The freeze-dried dialysates were resuspended in a sterile buffer (10 mg/ml to 50 mM MgCl₂•6H₂O and 20 mM NaOAc•3H₂O), and the nucleic acids were digested with benzonase (2 μl, 18 hours at 37°C) with gentle agitation. Proteins were digested with proteinase K (50 μg/ml per ml of the LPS solution) by overnight incubation at 37°C. The buffer, nucleotides, and peptides were removed by dialysis against water (12- to 14-kDa MWCO) at 4°C, followed by ultracentrifugation at 100,000 × g for 16 hours at 4°C. The LPS pellets were suspended in water and freeze-dried, and were then ready for use.

DOC-PAGE of LPS samples

The purified LPS samples were resolved in PAGE (4% stacking gel and 18% resolving gel) in the presence of DOC buffer (87). The PAGE was visualized with a silver stain reagent kit (Bio-Rad).

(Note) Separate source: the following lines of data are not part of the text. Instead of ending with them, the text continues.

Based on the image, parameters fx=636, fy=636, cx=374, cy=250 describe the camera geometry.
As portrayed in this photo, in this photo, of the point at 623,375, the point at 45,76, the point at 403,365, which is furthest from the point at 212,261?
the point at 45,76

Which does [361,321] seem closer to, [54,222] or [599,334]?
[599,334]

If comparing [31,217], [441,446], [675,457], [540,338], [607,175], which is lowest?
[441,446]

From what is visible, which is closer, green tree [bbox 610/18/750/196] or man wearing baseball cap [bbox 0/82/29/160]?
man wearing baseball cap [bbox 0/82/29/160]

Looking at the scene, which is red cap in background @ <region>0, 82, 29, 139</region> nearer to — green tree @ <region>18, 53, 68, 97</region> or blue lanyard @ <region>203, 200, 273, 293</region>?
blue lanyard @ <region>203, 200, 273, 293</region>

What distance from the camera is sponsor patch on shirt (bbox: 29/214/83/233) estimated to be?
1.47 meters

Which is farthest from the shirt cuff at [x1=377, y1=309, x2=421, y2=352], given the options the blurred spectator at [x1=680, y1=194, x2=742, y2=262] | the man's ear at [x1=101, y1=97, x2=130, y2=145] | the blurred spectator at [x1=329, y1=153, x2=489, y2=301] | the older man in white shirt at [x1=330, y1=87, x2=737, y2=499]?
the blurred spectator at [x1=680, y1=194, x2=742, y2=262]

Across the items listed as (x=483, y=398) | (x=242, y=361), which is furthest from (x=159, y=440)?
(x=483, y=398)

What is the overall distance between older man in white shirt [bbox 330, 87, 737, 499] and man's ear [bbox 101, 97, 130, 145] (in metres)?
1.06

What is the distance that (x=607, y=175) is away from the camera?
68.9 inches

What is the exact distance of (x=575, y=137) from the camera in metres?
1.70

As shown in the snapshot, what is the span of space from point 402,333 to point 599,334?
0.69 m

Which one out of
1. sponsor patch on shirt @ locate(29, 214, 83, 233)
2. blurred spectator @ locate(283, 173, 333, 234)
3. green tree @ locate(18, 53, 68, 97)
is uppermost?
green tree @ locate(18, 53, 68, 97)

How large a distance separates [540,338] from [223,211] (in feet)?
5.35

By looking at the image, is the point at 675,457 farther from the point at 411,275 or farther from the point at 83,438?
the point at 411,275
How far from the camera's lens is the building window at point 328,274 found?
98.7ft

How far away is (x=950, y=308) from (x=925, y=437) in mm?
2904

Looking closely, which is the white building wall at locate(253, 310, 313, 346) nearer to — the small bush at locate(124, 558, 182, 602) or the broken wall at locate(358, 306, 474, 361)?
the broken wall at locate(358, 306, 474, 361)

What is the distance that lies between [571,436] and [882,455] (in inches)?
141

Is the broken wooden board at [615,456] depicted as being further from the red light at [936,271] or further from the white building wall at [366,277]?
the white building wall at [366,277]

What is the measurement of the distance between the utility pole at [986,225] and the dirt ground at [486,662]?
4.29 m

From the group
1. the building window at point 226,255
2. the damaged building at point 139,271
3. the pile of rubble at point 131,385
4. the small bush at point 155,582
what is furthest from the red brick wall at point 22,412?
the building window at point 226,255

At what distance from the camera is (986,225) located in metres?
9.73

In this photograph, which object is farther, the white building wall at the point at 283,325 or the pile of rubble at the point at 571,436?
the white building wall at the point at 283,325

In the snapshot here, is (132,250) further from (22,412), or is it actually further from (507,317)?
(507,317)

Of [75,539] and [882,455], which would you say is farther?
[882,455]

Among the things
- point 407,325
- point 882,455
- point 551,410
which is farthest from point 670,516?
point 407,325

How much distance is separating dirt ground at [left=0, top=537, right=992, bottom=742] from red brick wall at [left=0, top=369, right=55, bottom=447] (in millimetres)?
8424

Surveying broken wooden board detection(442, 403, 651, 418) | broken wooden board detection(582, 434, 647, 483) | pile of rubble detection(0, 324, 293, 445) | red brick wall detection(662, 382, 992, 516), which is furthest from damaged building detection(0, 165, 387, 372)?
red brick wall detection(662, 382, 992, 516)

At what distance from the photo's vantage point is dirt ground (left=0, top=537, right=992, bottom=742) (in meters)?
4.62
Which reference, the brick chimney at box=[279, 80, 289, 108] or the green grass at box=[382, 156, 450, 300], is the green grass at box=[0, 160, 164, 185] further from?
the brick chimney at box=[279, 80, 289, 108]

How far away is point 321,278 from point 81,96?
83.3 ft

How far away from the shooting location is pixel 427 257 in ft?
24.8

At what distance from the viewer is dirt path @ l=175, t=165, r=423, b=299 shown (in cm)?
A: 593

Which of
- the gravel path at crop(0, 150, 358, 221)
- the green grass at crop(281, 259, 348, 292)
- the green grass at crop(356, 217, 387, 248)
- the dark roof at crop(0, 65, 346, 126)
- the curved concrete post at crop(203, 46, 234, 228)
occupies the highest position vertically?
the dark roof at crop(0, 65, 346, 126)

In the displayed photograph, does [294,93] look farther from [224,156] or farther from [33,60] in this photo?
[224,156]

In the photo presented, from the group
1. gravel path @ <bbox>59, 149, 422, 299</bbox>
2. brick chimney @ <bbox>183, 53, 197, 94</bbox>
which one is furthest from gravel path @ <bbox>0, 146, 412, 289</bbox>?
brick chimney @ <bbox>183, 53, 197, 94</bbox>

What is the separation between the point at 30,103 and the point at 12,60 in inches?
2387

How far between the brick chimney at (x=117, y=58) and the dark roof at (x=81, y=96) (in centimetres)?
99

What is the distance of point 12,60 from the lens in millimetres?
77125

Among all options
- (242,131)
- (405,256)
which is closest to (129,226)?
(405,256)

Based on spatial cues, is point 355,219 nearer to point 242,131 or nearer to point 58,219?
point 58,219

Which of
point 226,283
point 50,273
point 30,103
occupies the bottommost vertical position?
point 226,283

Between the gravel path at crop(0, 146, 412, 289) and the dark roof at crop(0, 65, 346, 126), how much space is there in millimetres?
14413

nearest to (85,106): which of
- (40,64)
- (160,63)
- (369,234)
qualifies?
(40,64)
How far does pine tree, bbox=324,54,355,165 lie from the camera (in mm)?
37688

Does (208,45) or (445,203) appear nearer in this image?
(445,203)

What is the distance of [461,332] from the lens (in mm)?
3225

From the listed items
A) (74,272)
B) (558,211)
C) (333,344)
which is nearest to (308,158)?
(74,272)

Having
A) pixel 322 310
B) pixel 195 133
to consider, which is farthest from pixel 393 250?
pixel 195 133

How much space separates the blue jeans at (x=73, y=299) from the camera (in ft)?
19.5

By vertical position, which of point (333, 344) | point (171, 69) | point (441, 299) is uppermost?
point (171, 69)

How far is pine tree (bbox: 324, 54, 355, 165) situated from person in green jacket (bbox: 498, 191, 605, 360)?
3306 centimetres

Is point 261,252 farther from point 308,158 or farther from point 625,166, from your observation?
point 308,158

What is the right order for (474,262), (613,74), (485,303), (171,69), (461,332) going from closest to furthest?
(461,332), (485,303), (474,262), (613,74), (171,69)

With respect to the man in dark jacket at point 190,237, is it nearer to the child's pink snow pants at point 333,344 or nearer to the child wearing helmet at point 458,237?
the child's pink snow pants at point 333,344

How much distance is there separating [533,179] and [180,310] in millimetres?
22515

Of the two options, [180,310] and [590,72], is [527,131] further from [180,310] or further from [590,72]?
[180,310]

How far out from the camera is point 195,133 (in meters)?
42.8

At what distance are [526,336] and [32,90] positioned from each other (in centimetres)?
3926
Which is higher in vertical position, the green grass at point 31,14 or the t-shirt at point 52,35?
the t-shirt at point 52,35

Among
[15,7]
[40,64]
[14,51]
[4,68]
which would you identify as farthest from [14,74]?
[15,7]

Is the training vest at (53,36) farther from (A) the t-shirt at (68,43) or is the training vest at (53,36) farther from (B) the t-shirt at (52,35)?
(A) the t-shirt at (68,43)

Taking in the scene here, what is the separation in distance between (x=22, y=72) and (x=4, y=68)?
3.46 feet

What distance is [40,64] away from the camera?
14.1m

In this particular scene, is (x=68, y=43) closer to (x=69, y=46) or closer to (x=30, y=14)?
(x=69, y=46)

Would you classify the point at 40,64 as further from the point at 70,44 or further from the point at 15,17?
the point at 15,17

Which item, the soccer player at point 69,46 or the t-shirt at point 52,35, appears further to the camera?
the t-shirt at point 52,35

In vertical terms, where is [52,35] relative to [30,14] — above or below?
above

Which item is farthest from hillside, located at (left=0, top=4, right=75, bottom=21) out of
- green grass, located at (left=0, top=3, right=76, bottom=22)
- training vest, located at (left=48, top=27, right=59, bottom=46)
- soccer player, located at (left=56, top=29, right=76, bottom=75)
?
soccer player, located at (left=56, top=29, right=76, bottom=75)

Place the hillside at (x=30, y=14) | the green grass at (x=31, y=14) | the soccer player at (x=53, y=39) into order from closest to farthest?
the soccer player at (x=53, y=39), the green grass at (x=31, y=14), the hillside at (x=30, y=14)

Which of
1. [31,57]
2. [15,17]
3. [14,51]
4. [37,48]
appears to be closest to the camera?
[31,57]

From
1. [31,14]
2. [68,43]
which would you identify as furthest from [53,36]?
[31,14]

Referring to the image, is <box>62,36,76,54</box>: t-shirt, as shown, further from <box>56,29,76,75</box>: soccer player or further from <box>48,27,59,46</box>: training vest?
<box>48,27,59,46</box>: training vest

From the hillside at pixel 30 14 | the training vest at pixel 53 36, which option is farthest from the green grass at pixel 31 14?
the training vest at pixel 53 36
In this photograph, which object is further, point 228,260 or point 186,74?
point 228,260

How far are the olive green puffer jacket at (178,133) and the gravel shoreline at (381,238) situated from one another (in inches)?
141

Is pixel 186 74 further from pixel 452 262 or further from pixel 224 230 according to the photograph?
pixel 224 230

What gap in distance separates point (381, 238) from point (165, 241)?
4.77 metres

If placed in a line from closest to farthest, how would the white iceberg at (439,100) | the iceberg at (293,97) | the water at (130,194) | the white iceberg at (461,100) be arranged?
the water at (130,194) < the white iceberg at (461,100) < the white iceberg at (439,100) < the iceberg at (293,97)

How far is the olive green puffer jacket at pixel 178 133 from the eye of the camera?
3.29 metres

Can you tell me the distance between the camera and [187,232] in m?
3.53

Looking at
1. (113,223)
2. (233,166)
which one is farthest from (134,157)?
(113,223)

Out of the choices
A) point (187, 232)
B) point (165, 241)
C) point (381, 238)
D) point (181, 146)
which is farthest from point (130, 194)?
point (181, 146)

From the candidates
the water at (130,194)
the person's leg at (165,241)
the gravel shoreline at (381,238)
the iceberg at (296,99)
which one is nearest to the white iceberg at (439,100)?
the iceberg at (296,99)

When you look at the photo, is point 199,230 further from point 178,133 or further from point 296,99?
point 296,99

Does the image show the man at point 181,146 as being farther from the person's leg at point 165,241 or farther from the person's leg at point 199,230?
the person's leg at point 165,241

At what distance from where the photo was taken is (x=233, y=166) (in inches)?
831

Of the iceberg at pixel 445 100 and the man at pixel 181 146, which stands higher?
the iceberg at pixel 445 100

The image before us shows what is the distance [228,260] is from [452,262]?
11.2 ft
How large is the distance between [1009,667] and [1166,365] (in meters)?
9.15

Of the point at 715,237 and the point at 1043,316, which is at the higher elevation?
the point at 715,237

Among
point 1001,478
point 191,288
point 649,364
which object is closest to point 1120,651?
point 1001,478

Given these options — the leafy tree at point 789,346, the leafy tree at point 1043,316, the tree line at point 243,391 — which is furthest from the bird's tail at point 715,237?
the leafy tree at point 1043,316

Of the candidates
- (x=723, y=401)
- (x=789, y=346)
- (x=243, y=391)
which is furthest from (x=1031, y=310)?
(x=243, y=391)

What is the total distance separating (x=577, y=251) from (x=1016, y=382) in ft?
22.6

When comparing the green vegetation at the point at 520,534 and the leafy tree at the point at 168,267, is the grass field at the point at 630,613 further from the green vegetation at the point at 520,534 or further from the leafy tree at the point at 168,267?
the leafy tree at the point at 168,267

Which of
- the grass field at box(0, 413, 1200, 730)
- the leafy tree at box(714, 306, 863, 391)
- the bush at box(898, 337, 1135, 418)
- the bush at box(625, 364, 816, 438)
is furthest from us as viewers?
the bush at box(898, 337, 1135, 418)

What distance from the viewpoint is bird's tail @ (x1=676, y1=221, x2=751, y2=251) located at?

Glycosyl composition analysis using the TMS method

Glycosyl composition analysis was performed by combined GC-MS of the O-trimethylsilyl (TMS) methyl glycoside derivatives produced from the sample by acidic methanolysis followed by trimethylsilylation (88). GC-MS analysis of the TMS methyl glycosides was performed on an Agilent AT 7890A GC system interfaced to a 5975B MSD using an Equity-1 (Supelco) fused silica capillary column (30 m length × 0.25 mm ID × 0.25 μm film thickness). The temperature gradient was was 80°C for 2 min, increased to 140°C at 20°C/min with a 2-min hold, increased to 200°C at 2°C/min, and then increased to 250°C at 30°C/min with 5-min hold.

Data and materials availability:

All data and code are available in the supplementary materials and have been deposited in the following repositories. Data have been deposited to Zenodo (67) and Dryad (89). Code has been deposited to GitHub (90, 91).